» EXERCISE AIM: Copy exactly the lines of the material below that run from the one containing "standing: 21%" through the one containing "genus: Odocoileus". Copy no other lines.

** DATASET EXCERPTS follows **

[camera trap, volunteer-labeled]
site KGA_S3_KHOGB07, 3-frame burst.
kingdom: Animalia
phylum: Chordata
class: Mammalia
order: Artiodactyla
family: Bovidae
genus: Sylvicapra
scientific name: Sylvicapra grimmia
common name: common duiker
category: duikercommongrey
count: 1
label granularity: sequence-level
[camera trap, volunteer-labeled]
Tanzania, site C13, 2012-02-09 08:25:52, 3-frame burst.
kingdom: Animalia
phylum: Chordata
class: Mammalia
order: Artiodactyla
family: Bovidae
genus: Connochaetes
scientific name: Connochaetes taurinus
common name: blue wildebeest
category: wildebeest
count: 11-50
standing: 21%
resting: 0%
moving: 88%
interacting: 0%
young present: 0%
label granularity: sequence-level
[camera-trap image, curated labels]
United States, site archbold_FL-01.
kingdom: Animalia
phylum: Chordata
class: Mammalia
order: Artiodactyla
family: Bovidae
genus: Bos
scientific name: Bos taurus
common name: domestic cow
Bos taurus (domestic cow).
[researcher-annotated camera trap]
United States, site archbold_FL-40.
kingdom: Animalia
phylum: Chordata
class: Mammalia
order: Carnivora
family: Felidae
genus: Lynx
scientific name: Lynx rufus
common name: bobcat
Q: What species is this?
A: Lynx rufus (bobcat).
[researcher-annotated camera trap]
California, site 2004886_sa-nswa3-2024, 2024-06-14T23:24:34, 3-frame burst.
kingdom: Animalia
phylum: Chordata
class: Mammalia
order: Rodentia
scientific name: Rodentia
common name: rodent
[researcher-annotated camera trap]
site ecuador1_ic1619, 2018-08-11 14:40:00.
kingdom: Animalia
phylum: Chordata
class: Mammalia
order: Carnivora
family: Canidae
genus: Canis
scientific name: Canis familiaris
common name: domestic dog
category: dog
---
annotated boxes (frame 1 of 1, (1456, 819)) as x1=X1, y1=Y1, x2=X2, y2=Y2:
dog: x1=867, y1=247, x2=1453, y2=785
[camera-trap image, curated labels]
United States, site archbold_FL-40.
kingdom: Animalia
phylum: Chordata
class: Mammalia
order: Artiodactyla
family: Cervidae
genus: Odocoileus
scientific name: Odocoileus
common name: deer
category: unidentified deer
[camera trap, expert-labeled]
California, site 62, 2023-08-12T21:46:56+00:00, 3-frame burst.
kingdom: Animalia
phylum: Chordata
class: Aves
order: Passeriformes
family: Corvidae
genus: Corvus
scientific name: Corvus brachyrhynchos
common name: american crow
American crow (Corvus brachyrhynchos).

** End of DATASET EXCERPTS **

» RESULT:
standing: 21%
resting: 0%
moving: 88%
interacting: 0%
young present: 0%
label granularity: sequence-level
[camera-trap image, curated labels]
United States, site archbold_FL-01.
kingdom: Animalia
phylum: Chordata
class: Mammalia
order: Artiodactyla
family: Bovidae
genus: Bos
scientific name: Bos taurus
common name: domestic cow
Bos taurus (domestic cow).
[researcher-annotated camera trap]
United States, site archbold_FL-40.
kingdom: Animalia
phylum: Chordata
class: Mammalia
order: Carnivora
family: Felidae
genus: Lynx
scientific name: Lynx rufus
common name: bobcat
Q: What species is this?
A: Lynx rufus (bobcat).
[researcher-annotated camera trap]
California, site 2004886_sa-nswa3-2024, 2024-06-14T23:24:34, 3-frame burst.
kingdom: Animalia
phylum: Chordata
class: Mammalia
order: Rodentia
scientific name: Rodentia
common name: rodent
[researcher-annotated camera trap]
site ecuador1_ic1619, 2018-08-11 14:40:00.
kingdom: Animalia
phylum: Chordata
class: Mammalia
order: Carnivora
family: Canidae
genus: Canis
scientific name: Canis familiaris
common name: domestic dog
category: dog
---
annotated boxes (frame 1 of 1, (1456, 819)) as x1=X1, y1=Y1, x2=X2, y2=Y2:
dog: x1=867, y1=247, x2=1453, y2=785
[camera-trap image, curated labels]
United States, site archbold_FL-40.
kingdom: Animalia
phylum: Chordata
class: Mammalia
order: Artiodactyla
family: Cervidae
genus: Odocoileus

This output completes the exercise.